TODAY: Clouding over. Snow/sleet southwest to northeast afternoon then transitions to sleet/rain southern areas late-day. Highs 32-39. Wind calm becoming E up to 10 MPH.
TONIGHT: Cloudy. Snow/sleet to rain/freezing rain (inland) evening, ending overnight. Patchy fog forms. Temperatures steady 32-39 early then rise slightly. Wind variable up to 10 MPH early, becoming W late.
WEDNESDAY: Clouds break for sun. Fog patches early morning. Highs 42-49. Wind W up to 10 MPH becoming variable then SE by late-day.
WEDNESDAY NIGHT: Partly to mostly cloudy. Patchy fog. Lows 32-39. Wind SE up to 10 MPH.
THURSDAY: Mostly cloudy. Rain arrives by late-day especially south of I-90. Highs 42-49, coolest coast. Wind SE up to 10 MPH.
THURSDAY NIGHT: Cloudy.
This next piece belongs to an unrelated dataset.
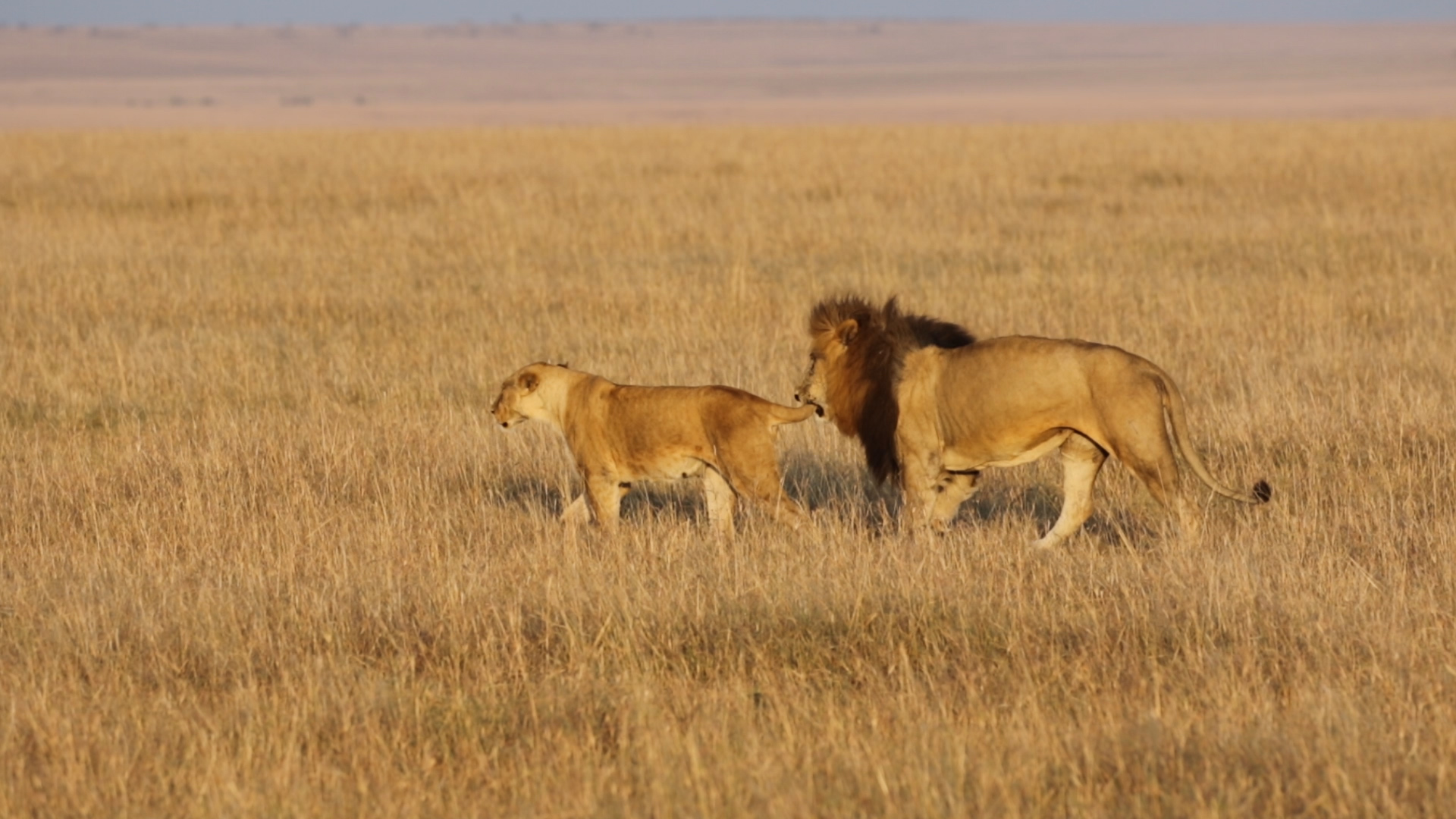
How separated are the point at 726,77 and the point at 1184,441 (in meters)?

Rain likely but pockets of sleet and freezing rain possible southern NH and northern MA overnight. Lows 32-39. Wind shifting to NE up to 10 MPH from north to south.
FRIDAY: Cloudy. Rain/ice/sleet morning-midday (freezing/frozen precipitation most likely inland and north). Areas of fog. Highs 35-42. Wind NE to N up to 10 MPH.
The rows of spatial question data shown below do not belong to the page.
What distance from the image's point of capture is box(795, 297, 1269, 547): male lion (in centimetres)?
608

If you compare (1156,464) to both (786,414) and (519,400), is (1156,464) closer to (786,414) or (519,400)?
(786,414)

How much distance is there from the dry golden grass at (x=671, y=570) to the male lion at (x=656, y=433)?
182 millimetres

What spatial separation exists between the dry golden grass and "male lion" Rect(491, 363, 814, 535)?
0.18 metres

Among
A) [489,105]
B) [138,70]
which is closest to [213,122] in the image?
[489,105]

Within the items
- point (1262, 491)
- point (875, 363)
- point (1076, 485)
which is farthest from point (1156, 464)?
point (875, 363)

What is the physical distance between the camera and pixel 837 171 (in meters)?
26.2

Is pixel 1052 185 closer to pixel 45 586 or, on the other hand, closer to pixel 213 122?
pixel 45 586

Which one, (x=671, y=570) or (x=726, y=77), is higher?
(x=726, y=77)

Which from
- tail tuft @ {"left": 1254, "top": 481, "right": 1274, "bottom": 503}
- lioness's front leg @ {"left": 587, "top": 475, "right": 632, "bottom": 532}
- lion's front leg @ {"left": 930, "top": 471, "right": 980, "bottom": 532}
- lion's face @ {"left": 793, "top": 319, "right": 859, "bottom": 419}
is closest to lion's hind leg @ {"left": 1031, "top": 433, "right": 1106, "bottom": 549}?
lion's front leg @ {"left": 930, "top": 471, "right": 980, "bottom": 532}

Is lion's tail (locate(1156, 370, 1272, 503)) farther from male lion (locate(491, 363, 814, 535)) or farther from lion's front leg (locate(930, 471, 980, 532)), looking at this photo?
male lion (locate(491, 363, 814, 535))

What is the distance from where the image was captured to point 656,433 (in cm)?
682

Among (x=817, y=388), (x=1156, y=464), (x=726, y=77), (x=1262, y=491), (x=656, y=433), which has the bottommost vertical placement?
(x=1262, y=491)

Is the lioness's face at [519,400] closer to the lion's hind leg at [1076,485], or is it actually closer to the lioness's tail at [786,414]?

FRIDAY NIGHT: Mostly cloudy. Foggy areas. Temperatures steady 35-42. Wind calm.
SATURDAY: Mostly cloudy. Chance of a rain shower. Highs 42-47 South Coast, 48-53 elsewhere, occurring later in the day. Wind calm, becoming SW 5-15 MPH.
DAYS 6-10 (MARCH 8-12)
The switch from Standard Time to Daylight Saving Time takes place on March 8 (2:00 a.m. EST becomes 3:00 a.m. EDT). Low pressure passes north of our region allow it to remain mild to start the period but two cold fronts come through with a downward temperature trend and maybe a couple passing rain showers into early next week, and after a brief cooler interlude the next storm system tracks well to the north with signs of a stronger southwesterly air flow and more pronounced warm-up for a couple days middle of next week. Frontal boundary from west end of period may bring a rain chance but not sure of timing on that this far in advance.
DAYS 11-15 (MARCH 13-17)
Colder trend with additional unsettled weather chances that can include wintry precipitation at mid month. Too soon for any details.